When you look at the number of untested rape kits sitting in backlogs, and the men with credible sexual assault allegations made against them holding seats in the Supreme Court and as president of the Unites States, and how often rape victims like Chanel Miller see their assailants often get minimal sentencing for their crime, it doesn’t feel like much has changed. But there’s hope and resilience that comes out of that, which I’ll Be Gone in the Dark captures beautifully: after endless years of trauma and isolation, the Golden State Killer’s survivors came together to build their community. They meet in person, celebrating DeAngelo’s capture, attend crime conventions where they share their stories, and go to DeAngelo’s court dates to face him in person, often sitting together to provide support.

“I think a lot of these women instinctually realized that one of this guy’s power moves was not only was he going to commit this horrible act, but the thing that I do is going to damage and effect and haunt you forever. And once they realize that, they were like, ‘well, I’m going to defiantly rise against that and rob you of that,’” said Oswalt.

On April 24, 2018, a then-72-year-old Joseph DeAngelo was arrested just as McNamara predicted in her book: a knock on the door from police, a body too frail to run away, and the unavoidable realization that he was being brought to justice. What finally led to his capture was in-depth genealogy mapping using DNA culled from long-gone crime scenes, and then testing trash detectives gathered from DeAngelo’s garbage cans to determine assuredly if they’d finally got their man. With his capture, a new set of survivors entered the story: DeAngelo’s former fiancé, Bonnie Colwell, who was indirectly blamed for DeAngelo’s crimes in the media, and his family, who have had to contend with the atrocities committed by someone they loved. Their pain, shock, and confusion adds another layer of tragedy to the series. “You wake up one day and you find out that you’re on this side of the spectrum, where your family member is the one that did all these heinous crimes. Can you imagine how we feel as well, to think that someone who we knew all of our lives was like this, and we had no clue,” says DeAngelo’s nephew, Wes Ryland. Even Oswalt will forever have the grief of losing his wife tied to a monster.

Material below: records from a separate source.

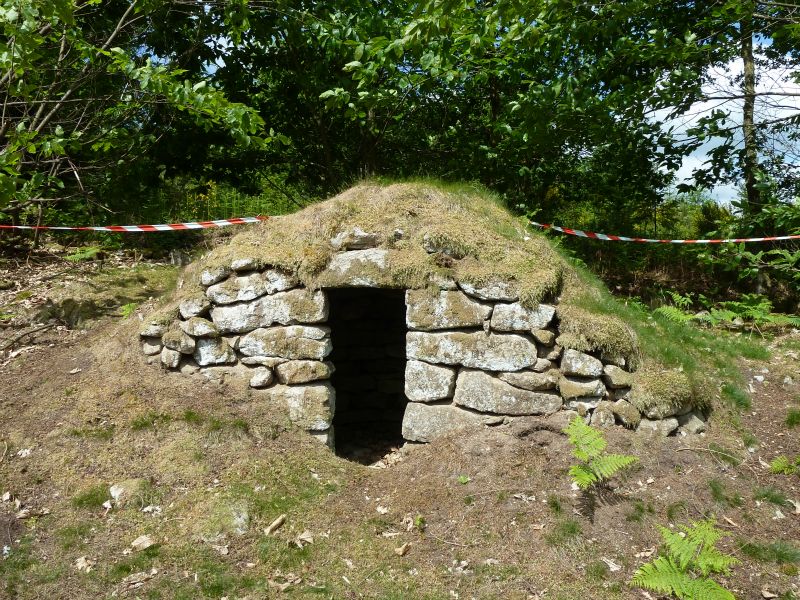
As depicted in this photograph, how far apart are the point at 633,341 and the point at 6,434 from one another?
5167 millimetres

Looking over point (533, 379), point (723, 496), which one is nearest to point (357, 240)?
point (533, 379)

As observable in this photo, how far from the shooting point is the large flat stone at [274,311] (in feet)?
16.8

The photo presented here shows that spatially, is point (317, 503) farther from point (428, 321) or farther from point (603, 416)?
point (603, 416)

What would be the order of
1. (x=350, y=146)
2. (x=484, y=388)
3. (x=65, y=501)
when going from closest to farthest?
(x=65, y=501)
(x=484, y=388)
(x=350, y=146)

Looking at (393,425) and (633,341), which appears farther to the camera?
(393,425)

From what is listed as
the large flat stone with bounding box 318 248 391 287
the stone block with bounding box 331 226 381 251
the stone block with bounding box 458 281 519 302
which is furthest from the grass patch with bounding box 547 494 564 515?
the stone block with bounding box 331 226 381 251

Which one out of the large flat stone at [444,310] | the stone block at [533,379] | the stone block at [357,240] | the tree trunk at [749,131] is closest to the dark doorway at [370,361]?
the stone block at [357,240]

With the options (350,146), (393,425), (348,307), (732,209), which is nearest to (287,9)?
(350,146)

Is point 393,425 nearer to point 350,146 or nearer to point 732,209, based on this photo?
point 350,146

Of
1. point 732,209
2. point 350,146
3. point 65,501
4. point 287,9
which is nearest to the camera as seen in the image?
point 65,501

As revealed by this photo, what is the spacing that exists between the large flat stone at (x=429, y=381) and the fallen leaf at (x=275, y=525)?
146 cm

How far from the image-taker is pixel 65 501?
13.6 ft

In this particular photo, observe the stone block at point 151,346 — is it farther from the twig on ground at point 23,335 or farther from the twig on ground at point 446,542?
the twig on ground at point 446,542

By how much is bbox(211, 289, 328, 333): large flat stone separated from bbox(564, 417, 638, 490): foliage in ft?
7.56
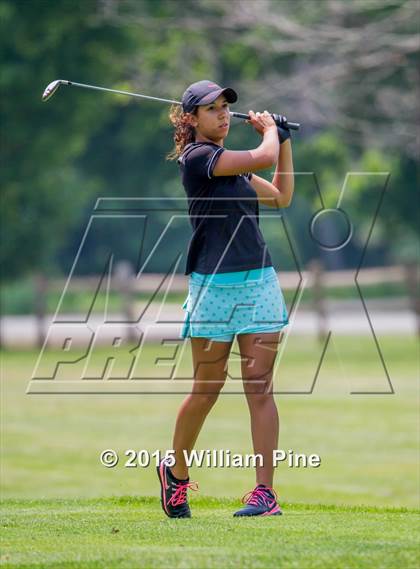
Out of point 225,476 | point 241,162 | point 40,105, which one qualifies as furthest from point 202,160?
point 40,105

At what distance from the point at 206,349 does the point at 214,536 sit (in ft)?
3.30

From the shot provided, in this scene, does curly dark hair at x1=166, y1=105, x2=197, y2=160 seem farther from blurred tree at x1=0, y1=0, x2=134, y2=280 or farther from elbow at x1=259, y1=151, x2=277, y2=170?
blurred tree at x1=0, y1=0, x2=134, y2=280

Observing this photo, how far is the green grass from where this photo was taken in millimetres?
5371

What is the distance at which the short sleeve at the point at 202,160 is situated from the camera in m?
6.61

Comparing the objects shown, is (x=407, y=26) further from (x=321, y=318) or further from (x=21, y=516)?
(x=21, y=516)

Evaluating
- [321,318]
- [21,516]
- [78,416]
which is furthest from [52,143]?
[21,516]

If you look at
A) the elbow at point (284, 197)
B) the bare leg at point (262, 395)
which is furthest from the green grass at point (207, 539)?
the elbow at point (284, 197)

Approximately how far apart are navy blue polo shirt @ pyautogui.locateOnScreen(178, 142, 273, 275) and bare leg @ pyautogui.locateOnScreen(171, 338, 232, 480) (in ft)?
1.20

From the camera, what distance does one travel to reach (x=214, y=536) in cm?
605

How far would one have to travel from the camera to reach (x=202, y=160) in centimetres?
664

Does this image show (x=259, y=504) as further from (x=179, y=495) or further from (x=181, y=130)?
(x=181, y=130)

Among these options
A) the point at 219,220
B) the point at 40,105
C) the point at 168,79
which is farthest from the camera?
the point at 40,105

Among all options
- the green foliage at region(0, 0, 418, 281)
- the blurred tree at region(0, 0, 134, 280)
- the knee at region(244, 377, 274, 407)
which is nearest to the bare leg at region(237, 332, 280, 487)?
the knee at region(244, 377, 274, 407)

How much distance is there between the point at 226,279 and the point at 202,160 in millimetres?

On June 29, DeAngelo plead guilty to all counts or murder, and admitted guilt to the many crimes that had passed the statute of limitations. He will go on to serve 11 consecutive life sentences in exchange for avoiding the death penalty.

“There was nothing more humbling and amazing to me than when I did the book reading in Sacramento and I met so many of the survivors and they talked about how they loved going to every single one of his court appearances and looking straight at him, and he could not meet their gaze,” Oswalt said. “It made me feel so good that they saw this monster reduced to the insect it actually was the whole climb.”

Alex Zaragoza is a senior staff writer at VICE.